Meanwhile, cel-FZYE failed to exhibit any important activity when CMC was used as the substrate but yielded Km and Vmax values of 11.49 mg/ml and 2105.26 U/mg, respectively, when Avicel was used as the substrate. As mentioned above, cel-FZYE belongs to the β-D-glucosidase family, members of which exhibit preferences for soluble cellobiose and other cellodextrins with degree of polymerization (DP) values of up to 6, whereas CMC possesses a DP value of 100–2000 [7].

Effectiveness of egl-FZYE and cel-FZYE

Both enzymes exhibited activity when incubated with the agricultural wastes (Table 1). However, markedly higher activities (≤2297.7 ± 270.1 U/mg) were observed when sorghum stover was used as the substrate for egl-FZYE(P < 0.05), and those levels were equivalent to 24.9 ± 2.9 μM glucose per min, which is higher than the equivalent activities observed for corn stover and pine sawdust (6.32 ± 0.6 and 5.61 ± 2.0 μM glucose per min, respectively) and also greater than the activities observed with the commercial substrates (CMC and Avicel; Table 1).

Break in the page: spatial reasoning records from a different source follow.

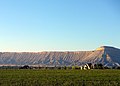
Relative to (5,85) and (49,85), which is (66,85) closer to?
(49,85)

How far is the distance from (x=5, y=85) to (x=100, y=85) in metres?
10.3

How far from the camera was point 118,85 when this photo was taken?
3650 cm

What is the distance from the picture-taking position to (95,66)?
601 feet

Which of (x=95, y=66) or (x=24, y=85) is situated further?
(x=95, y=66)

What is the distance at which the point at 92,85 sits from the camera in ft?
119

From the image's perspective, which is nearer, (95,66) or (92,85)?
(92,85)

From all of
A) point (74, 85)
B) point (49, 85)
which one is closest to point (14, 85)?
point (49, 85)

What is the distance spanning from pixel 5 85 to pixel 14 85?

Table 1 Effect of recombinant enzymes on several agro-industrial wastes

These results can likely be attributed to the chemical compositions of the substrates since corn stover and pine sawdust contain around 21 and 55% lignin, respectively, which would reduce the accessibility of the enzymes to lignocellulosic materials [41], whereas sorghum stover contains only 11% lignin. In addition, previous studies have also reported that accessibility is even more important than crystallinity index in determining cellulose hydrolysis rate [42]. Furthermore, the total glucose released from sorghum stover was considerably higher than previously reported by Hess et al. [43] for the biofuel feedstocks Miscanthus and Switchgrass, whereas the amounts of glucose released from the corn stover and pine sawdust were relatively similar.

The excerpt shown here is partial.